In the other SDK, we send the CloseStream
message on behalf of the user for convenience, and we introduce a small delay for any final messages to arrive on the client side. This usually works for 99% of customers.
For the 1% of customers this does not work for (latency, etc.), we recommend manually (i.e., you send this on your own) using the send function and then waiting for the appropriate amount of time as determined by your needs. In the meantime, this is how you can do this today. You can do this by calling this function: https://github.com/deepgram/deepgram-dotnet-sdk/blob/main/Deepgram/Clients/Listen/v1/WebSocket/Client.cs#L328
Thanks for the quick response David!
I don't see the point in waiting some amount of time and only catching 99% of cases, when all that is needed is to queue the request behind the audio waiting to go out. :) Note: I have already implemented CloseStream myself, so I'm in no rush - it was just a suggestion. Here's what I did for reference....
// This message will send a shutdown command to the server instructing it to finish processing any cached data,
// send the response to the client, send a summary metadata object, and then terminate the WebSocket connection.
// activeRecognition.SpeechClient.SendClose(); // Sends immediately - we want to queue it, so implementing manually below
byte[] data = Encoding.ASCII.GetBytes("{\"type\": \"CloseStream\"}");
speechClient.SendMessage(data); // queued to ensure all audio get's there first
On a related note (I'm hoping you can shed some light on): What is the purpose of the nullbyte optional bool argument on the current SendClose method?
/// <summary>
/// Sends a Close message to Deepgram
/// </summary>
public void SendClose(bool nullByte = false);
Thanks for your time, Scott
FYI - I see you send the CloseStream in the Stop API - however, since you are shutting down the websocket (cancelling it), then the application cannot receive any final transcription responses. Remember the whole problem I was trying to solve was knowing when all the results were in and it was ok to close to websocket.... without some sort of odd delay logic. :) Cheers :)
I see you send the CloseStream in the Stop API - however, since you are shutting down the websocket (cancelling it), then the application cannot receive any final transcription responses.

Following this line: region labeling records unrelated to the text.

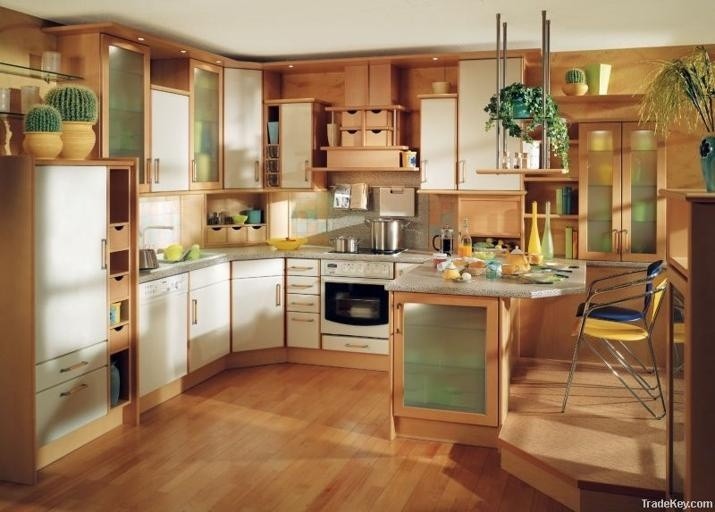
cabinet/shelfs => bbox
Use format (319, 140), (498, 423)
(0, 20), (534, 194)
(0, 157), (139, 486)
(522, 92), (667, 264)
(188, 261), (231, 375)
(392, 292), (499, 428)
(230, 257), (286, 353)
(286, 257), (320, 350)
(180, 195), (269, 247)
(139, 273), (189, 397)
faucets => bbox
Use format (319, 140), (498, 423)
(142, 225), (174, 249)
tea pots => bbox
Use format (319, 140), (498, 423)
(442, 263), (461, 281)
(507, 245), (531, 276)
(432, 223), (454, 255)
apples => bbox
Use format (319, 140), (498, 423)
(166, 244), (184, 262)
(187, 249), (200, 260)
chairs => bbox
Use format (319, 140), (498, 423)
(562, 259), (668, 420)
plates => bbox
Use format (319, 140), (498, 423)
(512, 265), (531, 275)
(545, 262), (569, 269)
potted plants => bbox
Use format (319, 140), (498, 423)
(631, 45), (715, 193)
(562, 68), (589, 96)
(483, 82), (571, 174)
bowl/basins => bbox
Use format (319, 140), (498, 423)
(468, 265), (488, 278)
(240, 208), (262, 224)
(264, 236), (307, 250)
(231, 214), (249, 225)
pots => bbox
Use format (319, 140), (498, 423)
(329, 235), (363, 254)
(364, 216), (411, 252)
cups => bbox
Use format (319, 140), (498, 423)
(267, 121), (279, 145)
(21, 84), (40, 114)
(327, 122), (341, 147)
(502, 263), (520, 275)
(1, 88), (13, 118)
(402, 153), (417, 167)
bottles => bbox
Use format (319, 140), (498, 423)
(189, 240), (200, 261)
(207, 209), (226, 225)
(459, 216), (472, 258)
(502, 150), (530, 169)
(528, 201), (544, 267)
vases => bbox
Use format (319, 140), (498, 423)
(528, 201), (541, 256)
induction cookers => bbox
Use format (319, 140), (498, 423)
(321, 246), (408, 279)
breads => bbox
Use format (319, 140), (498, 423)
(468, 261), (486, 268)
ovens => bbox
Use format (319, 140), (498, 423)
(321, 277), (389, 339)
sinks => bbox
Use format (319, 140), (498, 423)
(156, 252), (229, 264)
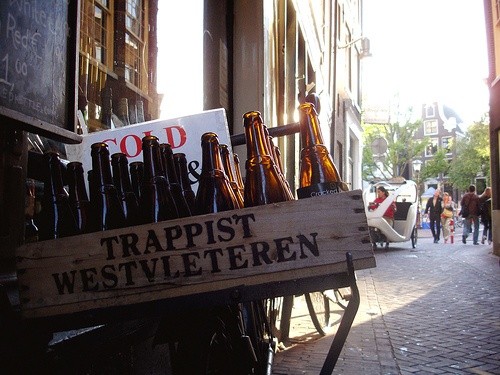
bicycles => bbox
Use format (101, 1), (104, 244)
(144, 95), (320, 375)
(306, 287), (351, 335)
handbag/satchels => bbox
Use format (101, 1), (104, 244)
(442, 208), (454, 217)
(463, 205), (468, 217)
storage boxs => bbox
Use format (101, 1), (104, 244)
(13, 187), (376, 336)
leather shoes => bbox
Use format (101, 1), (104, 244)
(474, 241), (478, 245)
(463, 235), (466, 243)
(435, 238), (440, 242)
(434, 235), (437, 242)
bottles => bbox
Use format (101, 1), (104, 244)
(135, 136), (195, 227)
(84, 142), (144, 235)
(18, 150), (93, 248)
(298, 102), (343, 199)
(242, 110), (295, 209)
(192, 132), (244, 218)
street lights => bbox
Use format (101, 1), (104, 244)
(413, 160), (423, 226)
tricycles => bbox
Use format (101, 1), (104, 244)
(362, 177), (418, 250)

This is the part that needs to be fixed. There needs to be a slight delay before cancelling/exiting.
So the options are:
What is the purpose of the null byte optional bool argument on the current SendClose method?

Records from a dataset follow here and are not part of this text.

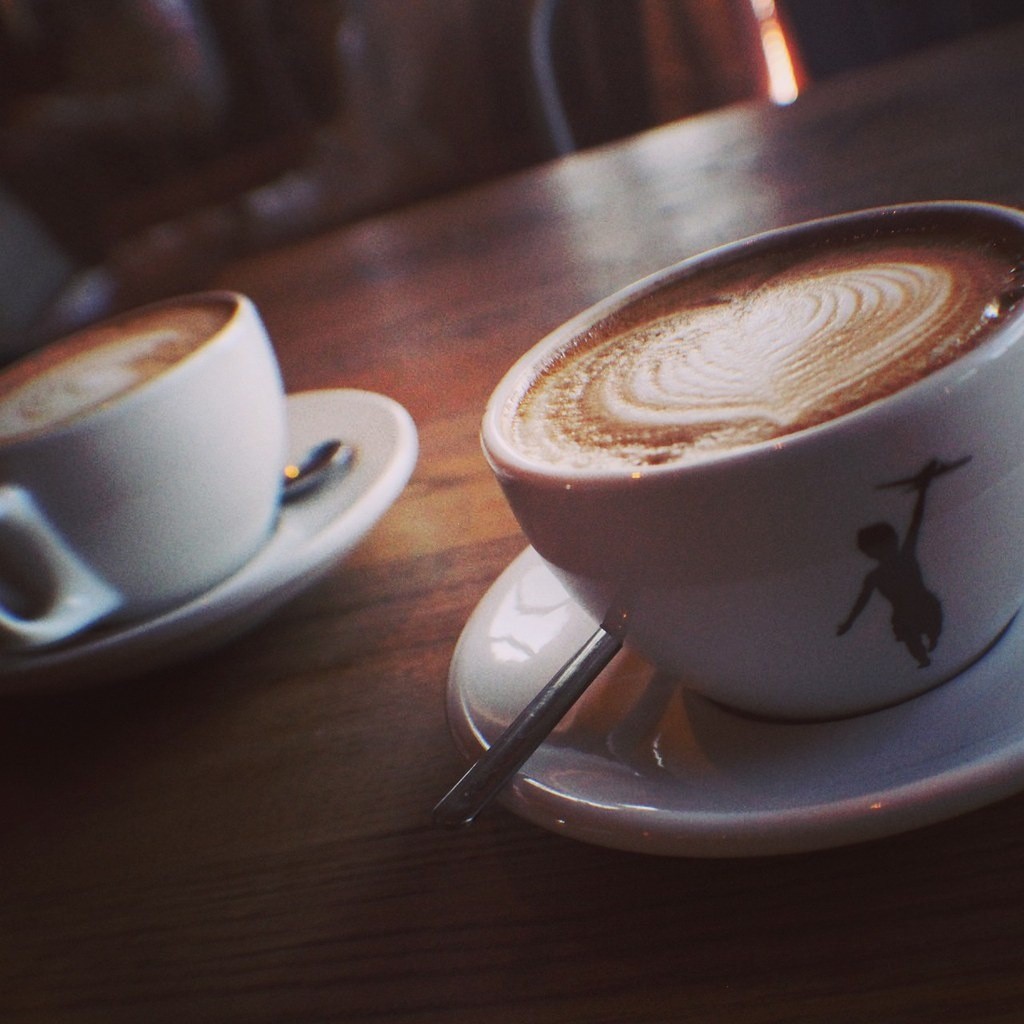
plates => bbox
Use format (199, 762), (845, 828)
(445, 537), (1024, 859)
(0, 387), (420, 691)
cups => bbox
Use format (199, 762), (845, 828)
(0, 290), (289, 648)
(478, 199), (1024, 724)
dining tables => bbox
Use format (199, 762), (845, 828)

The null byte is just another method for stopping or canceling the websocket. It is a deepgram-specific method that signals "I'm done" at the API level.

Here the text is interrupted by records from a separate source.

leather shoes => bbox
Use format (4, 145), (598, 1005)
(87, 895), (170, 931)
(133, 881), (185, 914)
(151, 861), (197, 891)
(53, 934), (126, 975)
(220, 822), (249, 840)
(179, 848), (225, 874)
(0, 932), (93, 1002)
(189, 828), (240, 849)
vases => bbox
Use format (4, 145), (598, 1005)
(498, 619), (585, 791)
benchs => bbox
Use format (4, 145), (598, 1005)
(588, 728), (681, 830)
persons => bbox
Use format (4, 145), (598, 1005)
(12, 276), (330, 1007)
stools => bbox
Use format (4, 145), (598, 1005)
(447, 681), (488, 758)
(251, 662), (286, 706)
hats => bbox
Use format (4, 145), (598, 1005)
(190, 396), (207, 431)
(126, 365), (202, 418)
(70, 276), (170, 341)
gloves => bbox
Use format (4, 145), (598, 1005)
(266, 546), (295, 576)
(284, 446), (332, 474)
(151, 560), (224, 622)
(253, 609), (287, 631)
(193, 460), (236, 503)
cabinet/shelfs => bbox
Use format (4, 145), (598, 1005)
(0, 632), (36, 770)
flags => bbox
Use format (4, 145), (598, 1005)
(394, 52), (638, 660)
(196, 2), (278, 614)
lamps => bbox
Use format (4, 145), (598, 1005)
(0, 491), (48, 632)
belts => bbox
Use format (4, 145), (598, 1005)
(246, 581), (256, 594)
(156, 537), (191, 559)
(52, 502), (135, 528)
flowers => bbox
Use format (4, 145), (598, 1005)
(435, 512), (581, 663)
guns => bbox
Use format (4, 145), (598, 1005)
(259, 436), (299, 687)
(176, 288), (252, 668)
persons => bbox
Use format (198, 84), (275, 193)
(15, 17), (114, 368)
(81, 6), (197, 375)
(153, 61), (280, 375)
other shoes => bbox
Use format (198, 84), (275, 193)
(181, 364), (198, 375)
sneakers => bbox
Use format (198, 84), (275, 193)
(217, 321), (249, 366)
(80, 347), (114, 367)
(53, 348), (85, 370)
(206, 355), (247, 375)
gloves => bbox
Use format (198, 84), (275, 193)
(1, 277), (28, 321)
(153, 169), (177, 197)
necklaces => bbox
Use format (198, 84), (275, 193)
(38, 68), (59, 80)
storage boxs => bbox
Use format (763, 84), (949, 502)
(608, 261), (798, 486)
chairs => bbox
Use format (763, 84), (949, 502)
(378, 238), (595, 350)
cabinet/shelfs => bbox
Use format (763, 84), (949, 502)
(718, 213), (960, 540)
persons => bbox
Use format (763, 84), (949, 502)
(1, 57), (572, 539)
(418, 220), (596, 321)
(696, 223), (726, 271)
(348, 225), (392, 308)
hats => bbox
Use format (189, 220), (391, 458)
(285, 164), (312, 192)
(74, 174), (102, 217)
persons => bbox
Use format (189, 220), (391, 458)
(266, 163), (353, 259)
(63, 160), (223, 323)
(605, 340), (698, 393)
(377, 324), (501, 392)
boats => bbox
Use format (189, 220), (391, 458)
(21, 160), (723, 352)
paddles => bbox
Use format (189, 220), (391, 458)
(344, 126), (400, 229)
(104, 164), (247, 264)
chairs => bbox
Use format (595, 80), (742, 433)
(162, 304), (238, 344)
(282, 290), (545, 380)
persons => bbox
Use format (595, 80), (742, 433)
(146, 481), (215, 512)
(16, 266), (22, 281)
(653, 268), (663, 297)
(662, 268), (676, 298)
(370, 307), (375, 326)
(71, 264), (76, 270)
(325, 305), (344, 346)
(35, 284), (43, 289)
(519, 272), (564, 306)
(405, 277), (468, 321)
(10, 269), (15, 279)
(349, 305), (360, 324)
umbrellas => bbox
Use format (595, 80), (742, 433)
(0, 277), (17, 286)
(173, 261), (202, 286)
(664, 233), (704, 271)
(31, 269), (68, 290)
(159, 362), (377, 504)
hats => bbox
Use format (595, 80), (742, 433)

Merged. will have a release after addressing another issue
Proposed changes
Add an option to the current SendClose() API to be able to queue the request behind any audio packets still waiting to be sent.
Context
We are doing call transcriptions, using the ListenWebScoketClient. We need a reliable way to know when all transcriptions are complete so that we can perform post translation analysis (ie: Deepgram TextAnalysis) on the transcribed text. Initially I was using the Finalize request, and waiting for results where FromFinalize=True, however the documentation states there are cases where FromFinalize=True may not be returned. (https://developers.deepgram.com/docs/finalize). After speaking with a Deepgram integration engineer, they recommended to instead use the CloseStream request, where all pending audio would be processed, final results sent and then we are to wait for the websocket to be closed to know transcription is complete.
I have done this and it seems to be working well. However, since the SendClose API uses SendMessageImmediately, I have seen cases where I don't transcription text for last few seconds of audio. On a theory that perhaps there was still unsent audio queued up in the client, I implemented a new version of SendClose myself and used SendMessage instead to queue it behind all of the audio, and this appeared to fix the issue.
Possible Implementation
Since I could see that one might want SendMessageImmediately behaviour, and in my case I want the queued SendMessage behaviour, it might be best to add an option to the SendClose API to send immediately or send queued. Probably also makes sense to add this option to the SendFinalize API as well.
Somewhat related question
What is the purpose of the nullbyte optional bool argument on the current SendClose method?